> Documento fuente
persistencia de las cuestiones de fondo, sin embargo, ha motivado el
retorno un tanto brusco a la realidad: el porvenir de la Seguridad
Social sigue amenazado y, si no se acelera su reforma, acabará entrando
en crisis antes o después.


Aunque
los ingredientes críticos son varios, es evidente que el mayor peso
corresponde a los costes que entrañan las pensiones de jubilación. No
es, como se sabe, un asunto que sólo concierna a España: es común a
todos los sistemas, particularmente los europeos, pero por razones
demográficas aquí se prevé más acusado, dado que nuestro país será uno
de los más envejecidos del mundo a la vuelta de dos o tres décadas y el
líder en este capítulo entre los de la Unión Europea (UE).


La
matemática es tan sencilla como ilustrativa. Cuando los vigentes
sistemas de protección social fueron concebidos, la gente cotizaba en
torno a 44 ó 45 años y recibía prestaciones de jubilación durante diez
anualidades. Hoy, en cambio, con ciclos de formación más dilatados y
edad de retiro real anticipada, los períodos medios de actividad quedan
reducidos a 32 ó 33 años y, por el efecto añadido de la mayor esperanza
de vida, suben a 18 ó 20 las anualidades en que se percibe la
prestación. Si a ello se añade que la cuantía de las pensiones de
entrada supera ampliamente las de salida, es lógico que el porvenir del
sistema padezca un inquietante cálculo actuarial.


Frente
a esa realidad, los expertos consideran que urge actuar sobre la edad
efectiva de jubilación, de un lado, y sobre las fórmulas de cálculo de
las pensiones, de otro; un planteamiento asumido políticamente en
España, en el aludido Pacto de Toledo (1995), y a escala europea en las
conclusiones de la cumbre de Lisboa (2000). Sólo que pasar de las
palabras a los hechos se ha revelado más difícil que suscribir la
intención. Al día de la fecha, siguen sin ponerse en marcha medidas
orientadas a corregir la situación. Es más, ni siquiera se ha hecho
nada para cuando menos ajustar la realidad a lo que fija la legislación.


En
términos generales, la edad legal de retiro está fijada en 65 años,
pero lo real es que la media de tránsito a la condición de pensionista
es de 61 años en España y de 59 años en el conjunto de la UE. Una
circunstancia que no sólo no ha variado significativamente en los diez
últimos años, sino que ha ido a más. No es un secreto que la
prejubilación viene siendo una vía habitual de las empresas para
aligerar plantillas y/o costes de producción. Como no lo es que los
gobiernos incurren en la incoherencia de ser los primeros en aplicarla,
tanto en las empresas dependientes del área pública, como en el propio
ámbito funcionarial. El último y llamativo ejemplo en España ha sido el
anunciado proyecto -¿globo sonda?- del actual ejecutivo de ofrecer el
retiro anticipado a los funcionarios que superen los 58 años, con el
propósito declarado de “rejuvenecer” la administración.

> Tarea a realizar
¿Concuerdan con el texto sobre la Seguridad Social estas afirmaciones? (a) En España, la media real de paso a la condición de pensionista es de 61 años. (b) Cuando se concibieron los sistemas de protección social, la gente cobraba la jubilación durante unos veinte años. (c) El Pacto de Toledo data de 2000. Responde sí o no a cada una y cita literalmente las palabras del texto que lo deciden.

> Material proporcionado
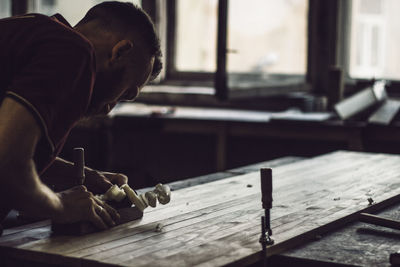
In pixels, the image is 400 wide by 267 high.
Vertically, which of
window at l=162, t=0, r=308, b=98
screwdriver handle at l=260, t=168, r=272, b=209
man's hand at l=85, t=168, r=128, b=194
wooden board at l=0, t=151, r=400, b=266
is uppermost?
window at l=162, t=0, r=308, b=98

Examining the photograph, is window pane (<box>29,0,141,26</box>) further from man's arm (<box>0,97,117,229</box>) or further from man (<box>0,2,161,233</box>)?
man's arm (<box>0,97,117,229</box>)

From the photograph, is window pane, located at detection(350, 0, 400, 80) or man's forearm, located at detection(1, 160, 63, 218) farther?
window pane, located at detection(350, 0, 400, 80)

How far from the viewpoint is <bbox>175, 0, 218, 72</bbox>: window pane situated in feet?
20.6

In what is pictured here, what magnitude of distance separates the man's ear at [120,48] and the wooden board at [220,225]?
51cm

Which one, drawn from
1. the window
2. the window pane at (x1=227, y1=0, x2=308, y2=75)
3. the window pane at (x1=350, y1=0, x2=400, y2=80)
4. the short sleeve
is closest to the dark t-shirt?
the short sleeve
...
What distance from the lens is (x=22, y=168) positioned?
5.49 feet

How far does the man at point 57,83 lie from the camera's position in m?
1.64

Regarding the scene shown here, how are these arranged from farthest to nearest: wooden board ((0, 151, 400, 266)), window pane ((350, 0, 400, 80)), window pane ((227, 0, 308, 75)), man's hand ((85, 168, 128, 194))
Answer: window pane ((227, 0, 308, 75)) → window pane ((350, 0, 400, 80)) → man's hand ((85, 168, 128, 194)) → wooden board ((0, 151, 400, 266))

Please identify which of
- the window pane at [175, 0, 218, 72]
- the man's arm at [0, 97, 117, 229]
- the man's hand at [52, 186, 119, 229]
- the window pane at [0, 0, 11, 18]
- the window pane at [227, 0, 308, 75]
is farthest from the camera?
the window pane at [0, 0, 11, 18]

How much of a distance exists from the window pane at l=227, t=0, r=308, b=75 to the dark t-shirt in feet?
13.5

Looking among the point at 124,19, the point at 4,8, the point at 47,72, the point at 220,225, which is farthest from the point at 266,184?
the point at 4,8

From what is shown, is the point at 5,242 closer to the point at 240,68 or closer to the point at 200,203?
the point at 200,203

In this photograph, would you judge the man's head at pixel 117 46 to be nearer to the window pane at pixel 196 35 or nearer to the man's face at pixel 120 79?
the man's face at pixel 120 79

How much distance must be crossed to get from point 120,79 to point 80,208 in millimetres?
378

> Resultado
(a) Sí: «la media de tránsito a la condición de pensionista es de 61 años en España».
(b) No: «recibía prestaciones de jubilación durante diez anualidades».
(c) No: «en el aludido Pacto de Toledo (1995)».